• **EXERCISE AIM**
Please repeat the records from the line with "How far from" through the end of the records, swapping "nearer" for "closer" and changing nothing else.

◆ ◆ ◆ ◆

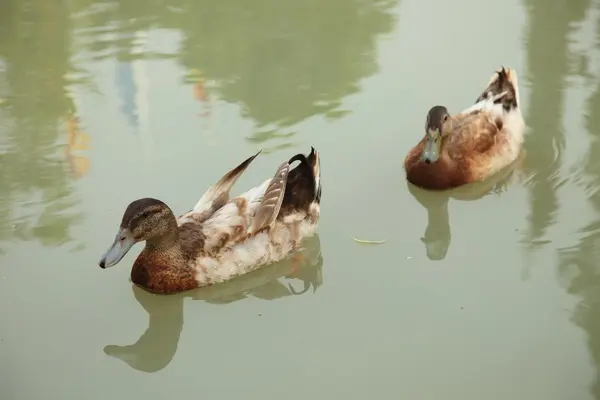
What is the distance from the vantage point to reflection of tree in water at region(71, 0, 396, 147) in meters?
7.33

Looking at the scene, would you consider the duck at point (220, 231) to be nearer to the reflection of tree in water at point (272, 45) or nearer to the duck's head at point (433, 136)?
the duck's head at point (433, 136)

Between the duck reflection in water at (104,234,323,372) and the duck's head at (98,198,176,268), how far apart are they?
32 cm

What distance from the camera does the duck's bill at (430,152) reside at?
602cm

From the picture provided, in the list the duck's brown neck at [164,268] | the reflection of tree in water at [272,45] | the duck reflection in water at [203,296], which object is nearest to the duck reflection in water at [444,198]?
the duck reflection in water at [203,296]

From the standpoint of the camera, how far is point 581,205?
5.85 meters

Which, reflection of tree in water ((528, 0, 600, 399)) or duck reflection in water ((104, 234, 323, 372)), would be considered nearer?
→ duck reflection in water ((104, 234, 323, 372))

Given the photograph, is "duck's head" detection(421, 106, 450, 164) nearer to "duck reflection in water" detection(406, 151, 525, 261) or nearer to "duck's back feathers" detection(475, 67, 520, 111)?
"duck reflection in water" detection(406, 151, 525, 261)

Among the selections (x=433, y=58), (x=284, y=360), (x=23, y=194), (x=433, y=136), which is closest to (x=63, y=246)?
(x=23, y=194)

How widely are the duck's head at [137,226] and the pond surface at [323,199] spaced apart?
0.99ft

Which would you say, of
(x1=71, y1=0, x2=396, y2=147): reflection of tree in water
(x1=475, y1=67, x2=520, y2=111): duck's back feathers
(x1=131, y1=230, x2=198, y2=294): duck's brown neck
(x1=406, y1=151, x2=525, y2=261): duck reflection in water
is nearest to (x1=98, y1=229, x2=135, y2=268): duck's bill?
(x1=131, y1=230, x2=198, y2=294): duck's brown neck

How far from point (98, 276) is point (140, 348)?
26.1 inches

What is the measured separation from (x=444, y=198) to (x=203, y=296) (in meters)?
1.75

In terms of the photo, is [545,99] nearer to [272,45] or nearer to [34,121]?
[272,45]

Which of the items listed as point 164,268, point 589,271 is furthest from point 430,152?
point 164,268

◆ ◆ ◆ ◆

• **ANSWER**
How far from point (98, 276) is point (140, 348)?
26.1 inches

What is the measured separation from (x=444, y=198) to (x=203, y=296) (in meters)?
1.75

In terms of the photo, is [545,99] closer to [272,45] or closer to [34,121]?
[272,45]

Which of the items listed as point 164,268, point 589,271 is furthest from point 430,152?
point 164,268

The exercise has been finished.